Once the building work got under way we had to find a way of concealing the cables from the Russian security teams who regularly visited the site to check on the Canadian contractors. We buried large coils beneath each of the eight-foot concrete footings, and cut them into the bitumen coverings. Every night, as each course of masonry was installed, RCMP workmen went onto the site and lifted a length of cable from the coil into the air gap. There were eight cables. Each was labeled at random from one to twenty to mislead the Russians in the event they were ever discovered. It was a nice touch; the sort of joke the Russians would appreciate after they had finished tearing down the Embassy searching for the phantom cables.

The most difficult part of the whole operation was connecting the wires to the microphones. The windows in the northeast section of the building had been successfully fitted, supervised by an RCMP officer to ensure the frames went into the right places. The cables had been painstakingly raised inside the air gaps over months of construction work. But connecting the two together was impossible to conceal. It could be done only by an engineer working outside, four floors up on the scaffolding. The job was given to one of Guernsey's technical men, a young engineer who handled the operation brilliantly. He was a big man, but he scaled the building in pitch dark in a temperature approaching minus forty degrees centigrade, carrying his soldering tools in a shoulder bag. Taking each of the eight microphones in turn, he carefully joined the cables and ensured the connections were solid.

As soon as the connections were made, RCMP technicians began to dig a twenty-yard tunnel from an RCMP safe house next door to the Embassy, through to the coils buried under the footings. The coils were led back ten feet underground to the safe house and the tunnel backfilled with three feet of concrete. The eight cables connected to head amplifiers concealed in the garage of the safe house, with power fed to them over output leads from RCMP headquarters. When the microphones were tested, each one worked perfectly.

But then, just as this almost flawless operation was nearing completion, disaster struck. A workman was installing a fuel tank on the outside wall near the northeast corner of the new Embassy, unaware that just at that point all the cables from the windows above came together to go underground to our safe house. As he drove in metal hasps to support the ventilation pipe, he pushed one straight through the bundle of cables buried inside, completely destroying the connections to all the microphones.

There was no choice but to re-enter the building. But this time the operation was even more risky.

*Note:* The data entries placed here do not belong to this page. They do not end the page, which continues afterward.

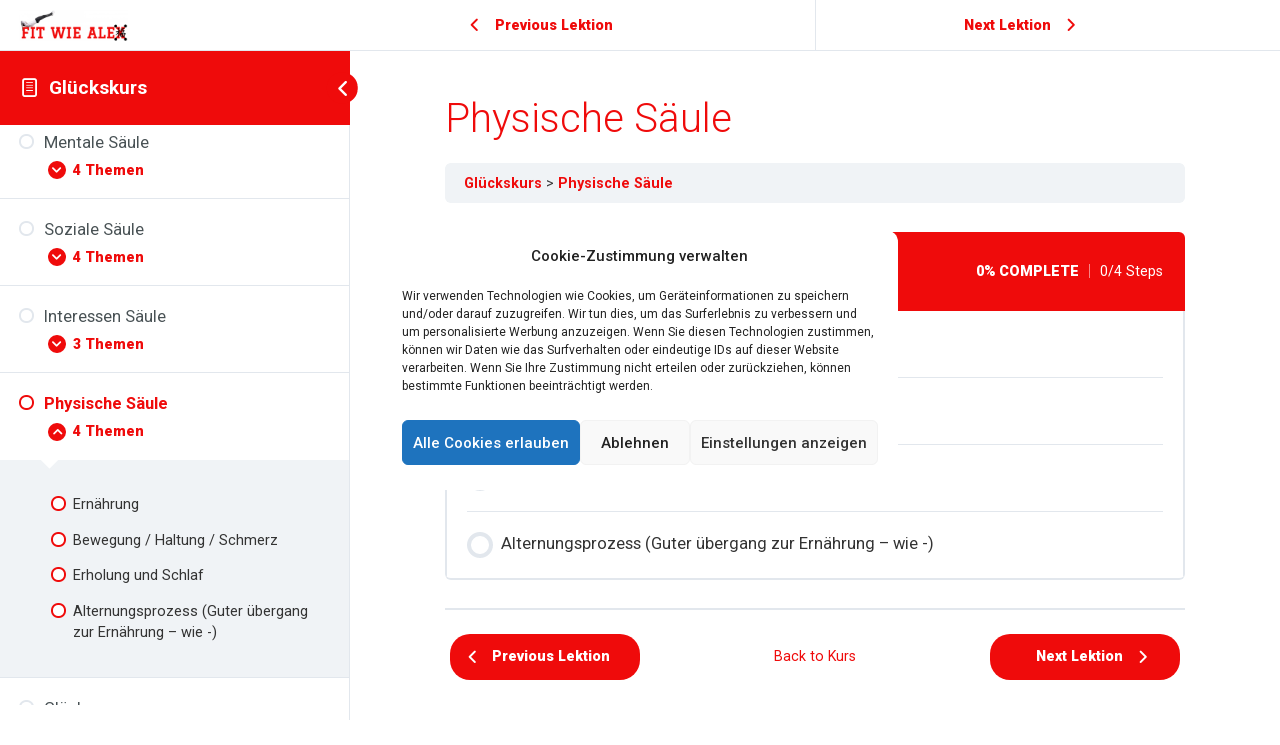

--- FILE ---
content_type: text/css
request_url: https://fitwiealex.de/wp-content/themes/ChildTheme%20%28GeneratePress%29/style.css?ver=1605630779
body_size: 184
content:
/*
 Theme Name:   GeneratePress Child Theme
 Theme URI:    https://generatepress.com
 Description:  GeneratePress Child Theme
 Author:       Alex
 Author URI:   https://fitwiealex.de
 Template:     generatepress
 Version:      2.0.1
 License:      GNU General Public License v2 or later
 License URI:  http://www.gnu.org/licenses/gpl-2.0.html
 Tags:         two-columns, three-columns, one-column, right-sidebar, left-sidebar, footer-widgets, blog, e-commerce, flexible-header, full-width-template, buddypress, custom-header, custom-background, custom-menu, custom-colors, sticky-post, threaded-comments, translation-ready, rtl-language-support, featured-images, theme-options
 Text Domain:  generatepress-child
*/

The building was more or less complete, and the Russians on the verge of occupation. There was little chance of the Russians believing the undercover RCMP team were just innocent workmen if they were discovered. It was another bitterly cold night when they went back in. They managed to extract six of the eight cables from behind the hasp, rejointed them, abandoning the other two, and built them back into the wall with the hasp. Although two microphones were lost, at least one remained operational in each of the target rooms, so the major disaster was averted.

As soon as the Russians reoccupied their Embassy, we heard sounds from some of our microphones. GRU officers discussed earnestly where they should put their furniture. Then, forty-eight hours later, they suddenly vacated their offices, the Ambassador left for Moscow, and a team of Russian workmen moved in. It was soon clear from the materials the Russians were taking into the Embassy that they were constructing a new KGB and GRU sanctum elsewhere in the building, probably supplied by an independent power generator.